The design of the Voord was based on a rubber wetsuit; their description in the scripts were vague.

Norman Kay, who had scored the show's first serial, composed the incidental music for The Keys of Marinus. The score, performed by seven musicians, was recorded in Maida Vale Studio on 7 March 1964; several standard instruments were used, including a clarinet, bass clarinet, double bass, guitar, flute, harp, piccolo, trumpet and percussion. Nineteen new sound effects were recorded for the serial by Brian Hodgson of the BBC Radiophonic Workshop, including the sounds of the Conscience of Marinus and the clocks in Millennius.

Raymond Cusick, Daphne Dare, and Jill Summers were commissioned as the designers for the serial. Nation's description of the Voord in the scripts were vague; Dare based the design on a rubber wetsuit, while the heads were created using vulcanised rubber by prop builders Jack and John Lovell. The submersible props and the Conscience machine were designed by Shawcraft Models. Cusick used leftover fibreglass to complete the design of the Conscience machine, as the budget was running low. The moving vegetation in the third episode was constructed by Design and Display Ltd. Jablite polystyrene was used to simulate snow in the third and fourth episodes. The tank-top worn by Susan in the serial was knitted by Ford's mother.

=== Filming ===
Model filming for The Keys of Marinus commenced in March 1964 at Ealing Studios. For the shots of the wolves in the fourth episode, the BBC purchased 14 feet of film from the 1957 Russian thriller Seryy razboynik (The Grey Robber) from distributor Sovexport. Rehearsals for the first episode took place from 16–19 March, and weekly recording for the serial began on 20 March in Lime Grove Studios. Gorrie found the recording days difficult, due to the complexity of the show and the small size of the studio. William Hartnell was absent from the recording of the third and fourth episodes, as he was on holiday. Ford recalled that the cast could "have a few more giggles" during rehearsals, as Hartnell's tendency to forget lines was time-consuming. The final episode was recorded on 24 April 1964. The first episode was edited on 23 March. While most episodes were edited within three hours in an evening, the second episode required two evenings, on 31 March and 2 April 1964.

== Reception ==
=== Broadcast and ratings ===

The first episode was broadcast on BBC TV on 11 April 1964, and was watched by 9.9 million viewers, maintaining the audience from previous weeks. The following episode dropped to 9.4 million viewers, while the third returned to 9.9 million. The third episode became the first Doctor Who episode to be transmitted on BBC1, following its renaming from BBC TV due to the launch of BBC2. The fourth episode was the serial's most watched, with 10.4 million viewers, followed by a significant drop for the fifth and sixth episodes, with 7.9 million and 6.9 million viewers, respectively; from the fifth episode, the show's broadcast time returned to its original slot of 5:15pm. The drop in viewers for the sixth episode was attributed to the absence of Juke Box Jury—the programme that followed Doctor Who—which was replaced by the film Where Coco Lives. The Appreciation Index was an average of 61 for the six episodes, ranging from 60 to 63.

_SUPPLIED INFORMATION_
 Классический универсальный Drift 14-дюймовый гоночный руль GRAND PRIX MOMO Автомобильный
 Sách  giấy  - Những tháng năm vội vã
==
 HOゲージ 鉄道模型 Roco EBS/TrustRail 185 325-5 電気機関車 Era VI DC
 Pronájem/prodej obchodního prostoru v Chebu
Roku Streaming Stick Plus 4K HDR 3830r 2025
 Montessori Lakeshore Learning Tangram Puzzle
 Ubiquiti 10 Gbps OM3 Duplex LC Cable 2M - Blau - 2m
--
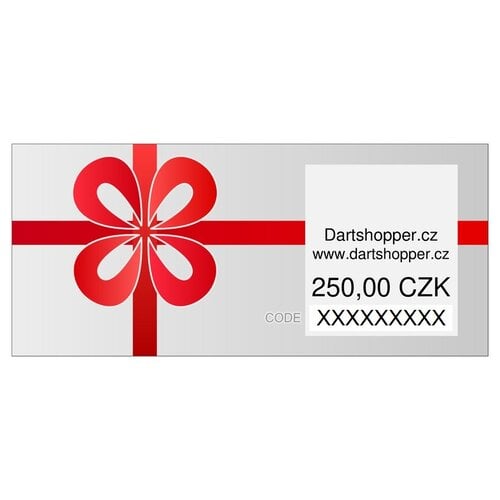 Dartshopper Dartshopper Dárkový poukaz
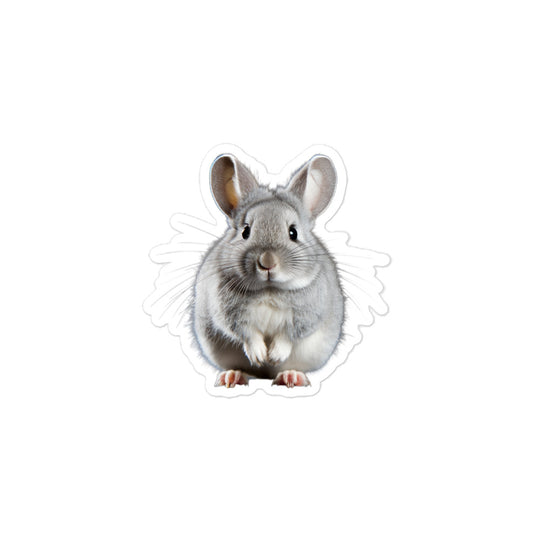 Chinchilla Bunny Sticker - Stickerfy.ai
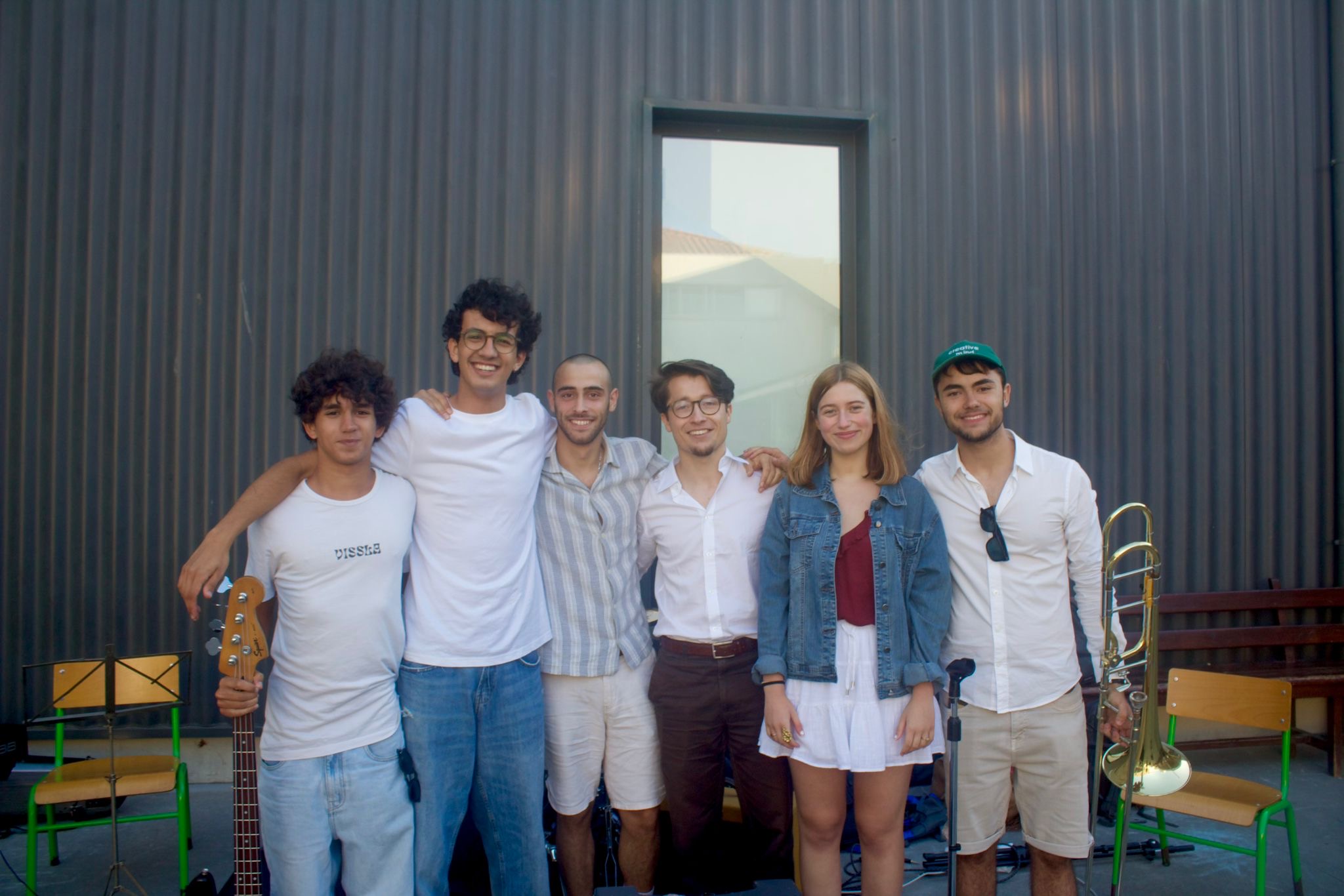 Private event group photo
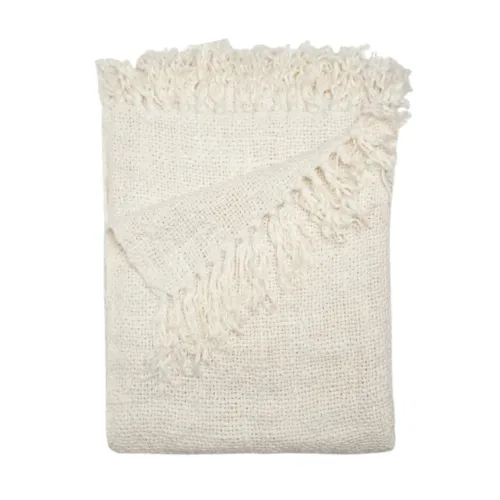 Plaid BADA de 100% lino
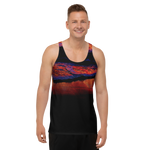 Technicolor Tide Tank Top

_EXERCISE GOAL_
Answer these from the text on the making of The Keys of Marinus:
1. In which studio was the serial's score recorded, and on what date?
2. Who knitted the tank-top Susan wears in the serial?
3. How many viewers watched the fourth episode?

_ANSWER_
1. Maida Vale Studio, on 7 March 1964.
2. Ford's mother.
3. 10.4 million.